Source text -
((
Moroccan-occupied Western Sahara

Marches of 7 November (in green) and military action of 31 October (in red) during the Green March in 1975

Since 1975, the Kingdom of Morocco has sponsored settlement schemes that have encouraged several thousand Moroccan citizens to settle Moroccan-occupied Western Sahara as part of the Western Sahara conflict. On 6 November 1975, the Green March took place, during which about 350,000 Moroccan citizens crossed into Saguia al-Hamra in the former Spanish Sahara after having received a signal from King Hassan II. As of 2015, it is estimated that Moroccan settlers constitute two-thirds of the population of Western Sahara.

Under international law, the transfer of Moroccan citizens into the occupied territory constitutes a direct violation of Article 49 of the Fourth Geneva Convention (cf. Turkish settlers in Northern Cyprus and Israeli settlers in the Palestinian territories).

South Africa

Main article: Free Burghers in the Dutch Cape Colony
Boer family traveling by covered wagon circa 1900

In 1652, the arrival of Europeans sparked the beginning of settler colonialism in South Africa. The Dutch East India Company was set up at the Cape, and imported large numbers of slaves from Africa and Asia during the mid-seventeenth century. The Dutch East India Company established a refreshment station for ships sailing between Europe and the east. The initial plan by Dutch East India Company officer Jan van Riebeeck was to maintain a small community around the new fort, but the community continued to spread and settle further than originally planned. There was a historic struggle to achieve the intended British sovereignty that was achieved in other parts of the Commonwealth. State sovereignty belonged to the Union of South Africa (1910–1961), followed by the Republic of South Africa (1961–1994) and finally the modern day Republic of South Africa (1994–present day).
))
Dataset rows -
((
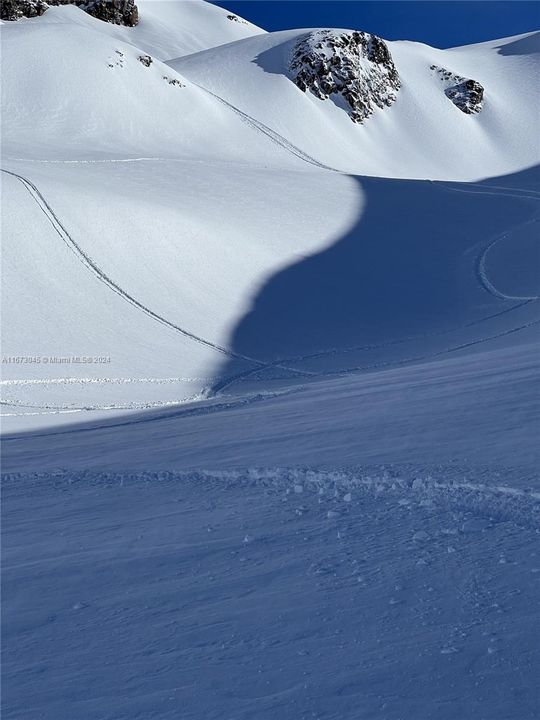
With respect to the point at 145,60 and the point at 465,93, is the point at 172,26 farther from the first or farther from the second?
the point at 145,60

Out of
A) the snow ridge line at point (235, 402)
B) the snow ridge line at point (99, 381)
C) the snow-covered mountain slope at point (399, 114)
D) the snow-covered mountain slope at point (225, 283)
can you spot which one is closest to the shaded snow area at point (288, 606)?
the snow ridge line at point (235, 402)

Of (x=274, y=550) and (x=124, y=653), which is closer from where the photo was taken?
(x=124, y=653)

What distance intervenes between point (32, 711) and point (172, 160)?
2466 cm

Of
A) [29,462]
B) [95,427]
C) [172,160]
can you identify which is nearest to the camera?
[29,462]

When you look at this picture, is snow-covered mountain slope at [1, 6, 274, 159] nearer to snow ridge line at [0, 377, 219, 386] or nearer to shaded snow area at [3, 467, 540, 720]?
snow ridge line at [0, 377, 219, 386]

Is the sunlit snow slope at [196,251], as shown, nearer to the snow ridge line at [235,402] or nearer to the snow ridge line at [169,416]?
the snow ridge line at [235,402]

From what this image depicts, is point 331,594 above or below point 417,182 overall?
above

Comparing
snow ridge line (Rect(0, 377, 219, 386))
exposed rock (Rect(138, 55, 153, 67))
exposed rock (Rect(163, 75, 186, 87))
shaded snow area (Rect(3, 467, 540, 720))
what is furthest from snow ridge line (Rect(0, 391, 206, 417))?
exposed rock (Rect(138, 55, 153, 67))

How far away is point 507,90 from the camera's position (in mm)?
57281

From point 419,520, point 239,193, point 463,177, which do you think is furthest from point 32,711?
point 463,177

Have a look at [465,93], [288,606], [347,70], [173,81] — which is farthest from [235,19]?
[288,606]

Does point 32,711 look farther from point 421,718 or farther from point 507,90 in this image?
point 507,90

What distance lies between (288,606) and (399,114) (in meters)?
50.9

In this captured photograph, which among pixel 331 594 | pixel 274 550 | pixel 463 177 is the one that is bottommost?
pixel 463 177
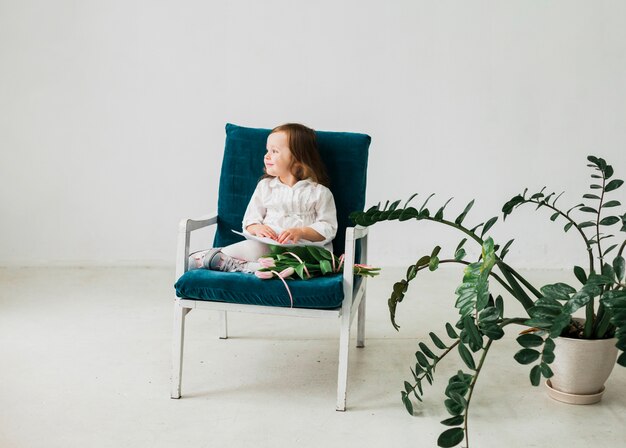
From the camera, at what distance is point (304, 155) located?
))
Requirement A -
Condense the paragraph of the settler colonialism text that begins "Since 1975, the Kingdom of Morocco" into a bulleted list that keeps its main facts.
Requirement B -
Pick up the settler colonialism text above where it stops and extend it.

Right answer A -
- Since 1975, Morocco has sponsored settlement schemes that encouraged several thousand Moroccan citizens to settle in Moroccan-occupied Western Sahara as part of the Western Sahara conflict.
- On 6 November 1975, during the Green March, about 350,000 Moroccan citizens crossed into Saguia al-Hamra in the former Spanish Sahara after a signal from King Hassan II.
- As of 2015, Moroccan settlers were estimated to make up two-thirds of Western Sahara's population.

Right answer B -
In 1948, the policy of Apartheid was introduced South Africa in order to segregate the races and ensure the domination of the Afrikaner minority over non-whites, politically, socially and economically. As of 2014, the South African government has re-opened the period for land claims under the Restitution of Land Rights Amendment Act.

Liberia

Liberia is often regarded by scholars as a unique example of settler colonialism and the only known instance of Black settler colonialism. It is frequently described as an African American settler colony tasked with establishing a Western form of governance in Africa.

Liberia was founded as the private colony of Liberia in 1822 by the American Colonization Society, a White American-run organization, to relocate free African Americans to Africa, as part of the Back-to-Africa movement. This settlement scheme stemmed from fears that free African Americans would assist slaves in escaping, as well as the widespread belief among White Americans that African Americans were inherently inferior and should thus be relocated. U.S. presidents Thomas Jefferson and James Madison publicly endorsed and funded the project.

Between 1822 and the early 20th century, around 15,000 African Americans colonized Liberia on lands acquired from the region's indigenous African population. The African American elite monopolized the government and established minority rule over the locals. As they possessed Western culture, they felt superior to the natives, whom they dominated and oppressed. Indigenous revolts against the Americo-Liberian elite such as the Grebo Revolt in 1909–1910 and Kru Revolt in 1915 were quelled with U.S. military support.

North America

Canada

Main article: Settler colonialism in Canada Further information: Canadian genocide of Indigenous peoples
The Numbered Treaties signed between 1871–1921 transferred large tracts of land from the First Nations to Canada in return for different promises laid out in each treaty.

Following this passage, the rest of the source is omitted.